Just maybe another thing to think about, both ways have their merits for sure.  I still think that grinding twice should have very little to no effect on the texture of the meat, if clean cuts are being made because the meat is at the right temp there should be little to no mushing involved.  I might have to do some testing next time I grind something and do some quick fry tests....put that on the list I guess.


----------



## mballi3011

I have always grind once unless the recipe says to grind twice. I'm still really new to the whole sausage thing so I reading and learning right along with ya.


----------



## pandemonium

Good info here also i want to try mixing the seasonings with water or beer and pour the liquid on the meat like rytek says to do, but i do like the idea of grinding the meat with the spices so your mixing at the same time as mixing really sucks in my opinion.


----------



## linescum

I agree we always grind twice, first coarse then add seasonig and mix then grind a second finer grind and added dry ice to keep things good and cold


----------



## ringodad

I like to separate the lean and fat, grind once and mix in the spices in cold water to make the meat easier to work with. Then stuff without using the knife in my grinder. I don't have a press-type stuffer. Hold the stuffed sausage at least overnight in the fridge to get the cure equalized and smoke.
If you decide to do as Meat Hunter does, just remember that folks say that the fat won't take cure so you can just season the lean, then grind and stuff. I suppose Rytek Kutas, being a pro was much more into the appearance of the sausage than I am, and did the extra grinding as necessary to produce the emulsified product you'd expect when buying some bolognas and wieners. I can't taste any difference between coarse and finely ground bologna or wieners, so why hassle with a second grind?


----------



## hog warden

On Ryteks' book, the vast majority of those sausages are stuffed into casings. Meat is ground, spices and cure mixed with water, then water and spices mixed into the meat and stuffed into some type of casing. Some of the finer textured stuff, he has you run through a food processor first to emulsify.

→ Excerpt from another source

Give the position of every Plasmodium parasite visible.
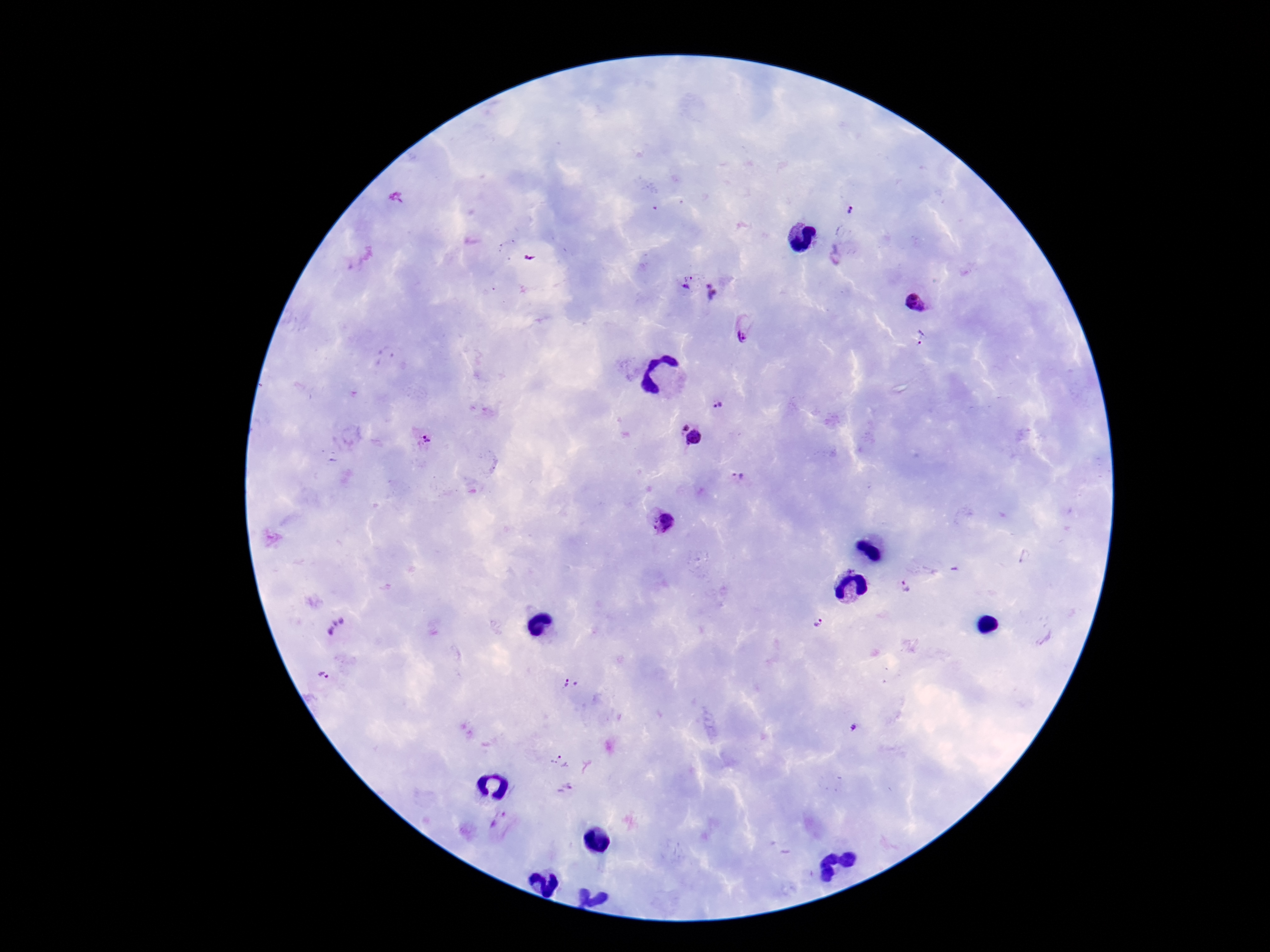
Approximate centers as {x, y} in pixels.
Plasmodium parasites: {849, 214}, {836, 256}, {685, 284}, {716, 293}, {916, 303}, {744, 330}, {923, 338}, {717, 405}, {683, 426}, {695, 438}, {425, 440}, {739, 479}, {665, 525}, {904, 588}, {818, 624}, {338, 626}, {325, 675}, {570, 684}, {853, 730}, {560, 762}, {565, 790}, {501, 819}.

For stuffed sausages, I follow that plan. Grind once, mix and stuff. Texture is about perfect that way.

For bulk breakfast sausage that I'm going to form into patties to fry, I'm coarse grinding once through a 1/2" plate, mixing in the spices (dry......not mixed with water), then grinding a second time through the 3/16" plate. That grinding method, along with the right amount of fat, gives me the best texture and taste once it hits the plate. For this, I add more fat to most pork butts......maybe 10% to 20% more....enough it won't stick to the pan when you fry it, but not enough that it shrinks up much from cooking. 

On the texture of bulk sausage, to me, crumbly that I can cut with a fork is better than something that resembles a chewy pork cutlet or tenderloin that has to be cut with a knife.


----------



## davef63

thanks meathunter.
dave


----------